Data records
--- --- ---
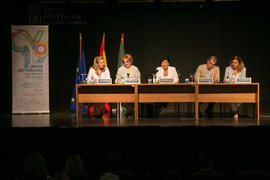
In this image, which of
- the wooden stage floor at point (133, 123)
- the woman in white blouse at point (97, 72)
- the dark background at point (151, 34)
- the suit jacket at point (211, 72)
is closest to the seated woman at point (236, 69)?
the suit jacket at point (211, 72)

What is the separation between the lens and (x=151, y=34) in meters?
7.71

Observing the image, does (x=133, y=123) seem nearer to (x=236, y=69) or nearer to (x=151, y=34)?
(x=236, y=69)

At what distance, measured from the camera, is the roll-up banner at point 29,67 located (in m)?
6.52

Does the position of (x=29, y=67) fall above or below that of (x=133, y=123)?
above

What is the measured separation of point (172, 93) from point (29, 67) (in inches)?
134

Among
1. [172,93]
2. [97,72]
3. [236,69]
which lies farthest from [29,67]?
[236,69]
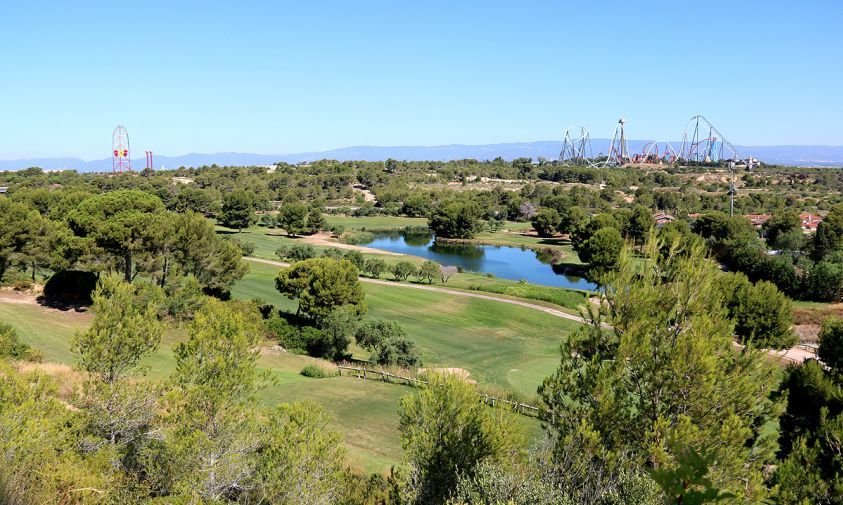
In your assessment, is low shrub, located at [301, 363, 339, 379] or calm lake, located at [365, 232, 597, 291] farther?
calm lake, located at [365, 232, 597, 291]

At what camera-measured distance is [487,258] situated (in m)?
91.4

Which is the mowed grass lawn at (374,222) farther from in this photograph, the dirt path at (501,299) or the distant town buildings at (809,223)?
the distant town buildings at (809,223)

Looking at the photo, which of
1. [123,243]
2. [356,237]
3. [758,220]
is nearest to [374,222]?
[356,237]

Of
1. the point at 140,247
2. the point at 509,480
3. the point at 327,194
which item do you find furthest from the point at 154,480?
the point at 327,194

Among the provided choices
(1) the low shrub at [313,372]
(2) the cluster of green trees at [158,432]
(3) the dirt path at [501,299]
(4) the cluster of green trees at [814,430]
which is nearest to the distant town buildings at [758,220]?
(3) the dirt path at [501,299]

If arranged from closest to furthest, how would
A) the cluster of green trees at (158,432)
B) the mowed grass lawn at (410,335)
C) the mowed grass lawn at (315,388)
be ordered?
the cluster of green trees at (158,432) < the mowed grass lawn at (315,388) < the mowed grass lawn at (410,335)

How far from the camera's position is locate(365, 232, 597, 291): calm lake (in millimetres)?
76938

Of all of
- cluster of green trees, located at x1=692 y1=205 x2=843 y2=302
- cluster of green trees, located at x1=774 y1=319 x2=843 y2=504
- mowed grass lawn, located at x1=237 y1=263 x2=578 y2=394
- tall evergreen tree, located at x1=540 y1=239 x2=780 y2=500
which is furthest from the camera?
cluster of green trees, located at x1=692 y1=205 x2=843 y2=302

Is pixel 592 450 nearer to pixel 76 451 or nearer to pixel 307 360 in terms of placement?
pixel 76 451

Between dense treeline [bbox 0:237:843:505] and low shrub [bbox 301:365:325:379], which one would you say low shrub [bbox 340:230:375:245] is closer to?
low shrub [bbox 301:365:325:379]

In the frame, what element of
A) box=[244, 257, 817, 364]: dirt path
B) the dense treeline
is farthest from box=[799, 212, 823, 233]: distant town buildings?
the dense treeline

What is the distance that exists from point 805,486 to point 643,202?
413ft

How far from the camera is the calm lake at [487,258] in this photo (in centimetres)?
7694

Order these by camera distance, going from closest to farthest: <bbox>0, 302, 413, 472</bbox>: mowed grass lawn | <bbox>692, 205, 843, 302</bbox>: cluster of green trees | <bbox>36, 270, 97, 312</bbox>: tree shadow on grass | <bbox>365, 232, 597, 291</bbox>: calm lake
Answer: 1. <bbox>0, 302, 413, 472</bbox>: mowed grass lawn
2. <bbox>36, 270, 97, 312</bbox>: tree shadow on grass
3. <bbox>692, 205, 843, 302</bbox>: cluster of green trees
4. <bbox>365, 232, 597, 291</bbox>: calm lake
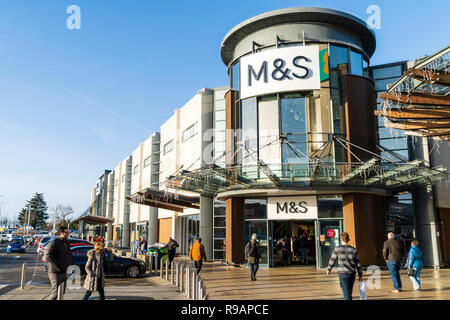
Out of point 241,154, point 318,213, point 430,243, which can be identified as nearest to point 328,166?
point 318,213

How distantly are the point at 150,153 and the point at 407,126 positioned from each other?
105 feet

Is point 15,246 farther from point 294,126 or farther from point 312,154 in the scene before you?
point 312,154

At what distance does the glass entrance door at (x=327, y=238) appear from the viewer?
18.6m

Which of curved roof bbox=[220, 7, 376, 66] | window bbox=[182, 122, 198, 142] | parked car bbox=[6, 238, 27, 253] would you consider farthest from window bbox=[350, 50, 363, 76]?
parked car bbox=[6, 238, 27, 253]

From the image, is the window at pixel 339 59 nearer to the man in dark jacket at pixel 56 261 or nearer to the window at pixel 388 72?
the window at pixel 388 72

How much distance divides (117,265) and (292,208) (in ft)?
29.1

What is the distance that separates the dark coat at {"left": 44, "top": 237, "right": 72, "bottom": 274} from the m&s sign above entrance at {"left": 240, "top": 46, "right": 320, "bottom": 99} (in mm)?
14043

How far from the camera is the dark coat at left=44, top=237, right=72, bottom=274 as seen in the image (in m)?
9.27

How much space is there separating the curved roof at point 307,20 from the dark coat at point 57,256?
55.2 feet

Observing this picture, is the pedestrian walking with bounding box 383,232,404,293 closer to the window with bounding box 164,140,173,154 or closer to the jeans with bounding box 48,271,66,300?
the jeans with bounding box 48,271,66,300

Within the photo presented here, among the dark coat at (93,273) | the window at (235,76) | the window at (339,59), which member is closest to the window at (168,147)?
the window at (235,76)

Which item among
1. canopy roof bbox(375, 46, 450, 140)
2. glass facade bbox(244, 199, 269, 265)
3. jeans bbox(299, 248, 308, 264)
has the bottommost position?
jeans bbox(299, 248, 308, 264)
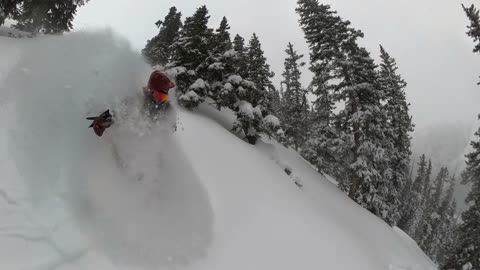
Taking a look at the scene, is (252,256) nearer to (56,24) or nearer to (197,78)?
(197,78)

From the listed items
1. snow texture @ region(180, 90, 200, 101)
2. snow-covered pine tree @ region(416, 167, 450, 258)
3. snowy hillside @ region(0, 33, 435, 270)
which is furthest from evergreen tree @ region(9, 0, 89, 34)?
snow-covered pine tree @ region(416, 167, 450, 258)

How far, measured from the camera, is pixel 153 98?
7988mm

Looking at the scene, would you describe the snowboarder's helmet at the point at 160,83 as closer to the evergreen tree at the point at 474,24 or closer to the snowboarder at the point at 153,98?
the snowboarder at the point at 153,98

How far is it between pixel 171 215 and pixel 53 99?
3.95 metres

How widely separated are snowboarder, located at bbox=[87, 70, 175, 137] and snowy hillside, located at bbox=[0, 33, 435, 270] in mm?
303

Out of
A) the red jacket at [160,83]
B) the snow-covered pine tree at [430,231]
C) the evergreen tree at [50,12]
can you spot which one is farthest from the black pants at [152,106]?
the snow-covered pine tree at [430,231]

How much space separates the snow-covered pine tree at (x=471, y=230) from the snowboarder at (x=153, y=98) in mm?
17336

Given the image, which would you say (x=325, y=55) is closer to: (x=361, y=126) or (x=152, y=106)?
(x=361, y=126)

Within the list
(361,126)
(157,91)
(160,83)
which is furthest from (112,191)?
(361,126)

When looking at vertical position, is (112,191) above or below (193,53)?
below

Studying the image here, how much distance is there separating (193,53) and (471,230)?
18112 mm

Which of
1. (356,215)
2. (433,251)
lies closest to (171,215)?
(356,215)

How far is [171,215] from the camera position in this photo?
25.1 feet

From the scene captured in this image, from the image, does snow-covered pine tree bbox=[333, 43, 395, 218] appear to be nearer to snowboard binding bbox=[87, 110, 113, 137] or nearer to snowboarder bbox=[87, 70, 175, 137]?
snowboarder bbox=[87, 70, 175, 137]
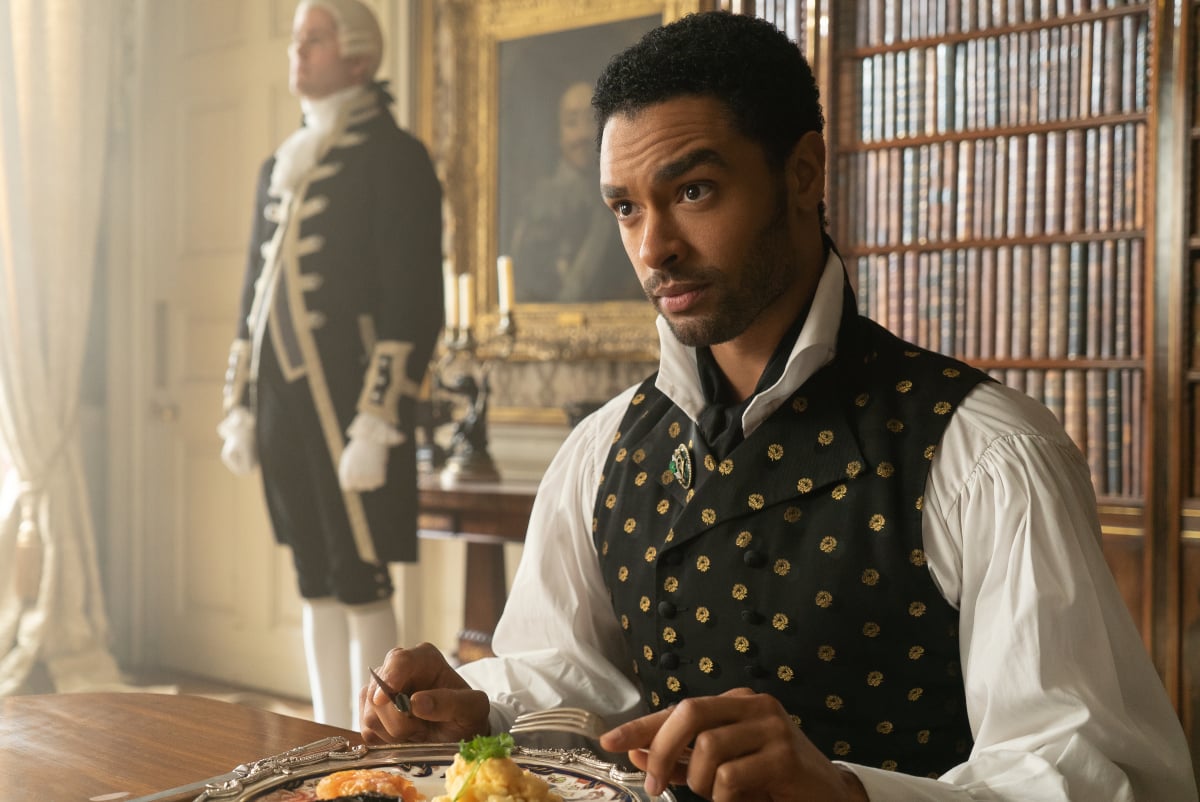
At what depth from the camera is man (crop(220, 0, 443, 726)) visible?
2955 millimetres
--- --- ---
Reproduce the whole listing exactly, but not the images in it.

THE OUTPUT
In this image, which of
- the wooden stage floor at point (133, 123)
- the woman in white blouse at point (97, 72)
- the dark background at point (151, 34)
- the suit jacket at point (211, 72)
is closest to the seated woman at point (236, 69)?
the suit jacket at point (211, 72)

What is the separation between the lens and (x=151, y=34) in meters?
7.71

Observing the image, does (x=133, y=123) seem nearer to (x=236, y=69) or nearer to (x=151, y=34)?
(x=236, y=69)

At what distance, measured from the camera, is the roll-up banner at point 29,67 located (in m)?
6.52

Does the position of (x=29, y=67) fall above or below that of (x=133, y=123)?
above

What is the measured separation of point (172, 93) from point (29, 67) (in inches)?
134

Among
1. [172,93]
2. [97,72]
3. [236,69]
which lies farthest from [29,67]?
[236,69]
In your assessment, is low shrub, located at [301, 363, 339, 379] or calm lake, located at [365, 232, 597, 291] farther?
calm lake, located at [365, 232, 597, 291]

At what camera-measured distance is [487,258] situated (in m)?
91.4

Which is the mowed grass lawn at (374,222) farther from in this photograph, the dirt path at (501,299) or the distant town buildings at (809,223)?
the distant town buildings at (809,223)

Looking at the photo, which of
1. [123,243]
2. [356,237]
3. [758,220]
is nearest to [374,222]?
[356,237]

Of
1. the point at 140,247
2. the point at 509,480
3. the point at 327,194
which item do you find furthest from the point at 154,480?
the point at 327,194

Among the provided choices
(1) the low shrub at [313,372]
(2) the cluster of green trees at [158,432]
(3) the dirt path at [501,299]
(4) the cluster of green trees at [814,430]
which is nearest to the distant town buildings at [758,220]?
(3) the dirt path at [501,299]

If arranged from closest to furthest, how would
A) the cluster of green trees at (158,432)
B) the mowed grass lawn at (410,335)
C) the mowed grass lawn at (315,388)
be ordered?
the cluster of green trees at (158,432) < the mowed grass lawn at (315,388) < the mowed grass lawn at (410,335)

How far from the camera's position is locate(365, 232, 597, 291): calm lake (in millimetres)?
76938

Of all of
- cluster of green trees, located at x1=692 y1=205 x2=843 y2=302
- cluster of green trees, located at x1=774 y1=319 x2=843 y2=504
- mowed grass lawn, located at x1=237 y1=263 x2=578 y2=394
- tall evergreen tree, located at x1=540 y1=239 x2=780 y2=500
which is furthest from the camera?
cluster of green trees, located at x1=692 y1=205 x2=843 y2=302

Is pixel 592 450 nearer to pixel 76 451 or nearer to pixel 307 360 in terms of placement?
pixel 76 451

Between dense treeline [bbox 0:237:843:505] and low shrub [bbox 301:365:325:379], which one would you say low shrub [bbox 340:230:375:245] is closer to?
low shrub [bbox 301:365:325:379]

In the frame, what element of
A) box=[244, 257, 817, 364]: dirt path
B) the dense treeline
is farthest from box=[799, 212, 823, 233]: distant town buildings?
the dense treeline

What is the distance that exists from point 805,486 to point 643,202?
413ft

How far from the camera is the calm lake at [487,258] in this photo (in centimetres)?
7694

Order these by camera distance, going from closest to farthest: <bbox>0, 302, 413, 472</bbox>: mowed grass lawn | <bbox>692, 205, 843, 302</bbox>: cluster of green trees | <bbox>36, 270, 97, 312</bbox>: tree shadow on grass | <bbox>365, 232, 597, 291</bbox>: calm lake
Answer: 1. <bbox>0, 302, 413, 472</bbox>: mowed grass lawn
2. <bbox>36, 270, 97, 312</bbox>: tree shadow on grass
3. <bbox>692, 205, 843, 302</bbox>: cluster of green trees
4. <bbox>365, 232, 597, 291</bbox>: calm lake
Out of point 241,154, point 318,213, point 430,243, which can be identified as nearest to point 328,166?
point 318,213

How distantly are the point at 150,153 and the point at 407,126 positioned from each other?
105 feet

Is point 15,246 farther from point 294,126 or farther from point 312,154 in the scene before you?
point 312,154

At what distance does the glass entrance door at (x=327, y=238) appear from the viewer?
18.6m

Which of curved roof bbox=[220, 7, 376, 66] | window bbox=[182, 122, 198, 142] | parked car bbox=[6, 238, 27, 253] would you consider farthest from window bbox=[350, 50, 363, 76]?
parked car bbox=[6, 238, 27, 253]

From the image, is the window at pixel 339 59 nearer to the man in dark jacket at pixel 56 261 or nearer to the window at pixel 388 72?
the window at pixel 388 72

How much distance divides (117,265) and (292,208) (in ft)?
29.1

What is the distance that separates the dark coat at {"left": 44, "top": 237, "right": 72, "bottom": 274} from the m&s sign above entrance at {"left": 240, "top": 46, "right": 320, "bottom": 99} (in mm)?
14043

How far from the camera is the dark coat at left=44, top=237, right=72, bottom=274 as seen in the image (in m)?
9.27

How much space is there separating the curved roof at point 307,20 from the dark coat at point 57,256?
55.2 feet

Observing this picture, is the pedestrian walking with bounding box 383,232,404,293 closer to the window with bounding box 164,140,173,154 or closer to the jeans with bounding box 48,271,66,300?
the jeans with bounding box 48,271,66,300

Within the photo presented here, among the dark coat at (93,273) | the window at (235,76) | the window at (339,59), which member is closest to the window at (168,147)?
the window at (235,76)

Which item among
1. canopy roof bbox(375, 46, 450, 140)
2. glass facade bbox(244, 199, 269, 265)
3. jeans bbox(299, 248, 308, 264)
has the bottommost position?
jeans bbox(299, 248, 308, 264)
Taking a look at the scene, is (252,256) nearer to (56,24) or nearer to (197,78)?
(197,78)

From the listed items
1. snow texture @ region(180, 90, 200, 101)
2. snow-covered pine tree @ region(416, 167, 450, 258)
3. snowy hillside @ region(0, 33, 435, 270)
which is furthest from evergreen tree @ region(9, 0, 89, 34)?
snow-covered pine tree @ region(416, 167, 450, 258)

How far, measured from the camera, is pixel 153 98?
7988mm

Looking at the scene, would you describe the snowboarder's helmet at the point at 160,83 as closer to the evergreen tree at the point at 474,24 or closer to the snowboarder at the point at 153,98?
the snowboarder at the point at 153,98

How far is it between pixel 171 215 and pixel 53 99?
3.95 metres

How widely separated are snowboarder, located at bbox=[87, 70, 175, 137] and snowy hillside, located at bbox=[0, 33, 435, 270] in mm?
303

Out of
A) the red jacket at [160,83]
B) the snow-covered pine tree at [430,231]
C) the evergreen tree at [50,12]
can you spot which one is farthest from the black pants at [152,106]?
the snow-covered pine tree at [430,231]

How much space separates the snow-covered pine tree at (x=471, y=230) from the snowboarder at (x=153, y=98) in mm?
17336

Given the image, which would you say (x=325, y=55) is closer to: (x=361, y=126) or (x=152, y=106)?
(x=361, y=126)

Within the list
(361,126)
(157,91)
(160,83)
which is furthest from (112,191)?
(361,126)

When looking at vertical position, is (112,191) above or below (193,53)?
below

Studying the image here, how much distance is there separating (193,53) and (471,230)?
18112 mm

Which of
1. (356,215)
2. (433,251)
lies closest to (171,215)?
(356,215)

How far is [171,215] from the camera position in this photo?
25.1 feet

From the scene captured in this image, from the image, does snow-covered pine tree bbox=[333, 43, 395, 218] appear to be nearer to snowboard binding bbox=[87, 110, 113, 137] or nearer to snowboarder bbox=[87, 70, 175, 137]?
snowboarder bbox=[87, 70, 175, 137]
At what depth from the camera is man (crop(220, 0, 443, 726)) visible?
2955 millimetres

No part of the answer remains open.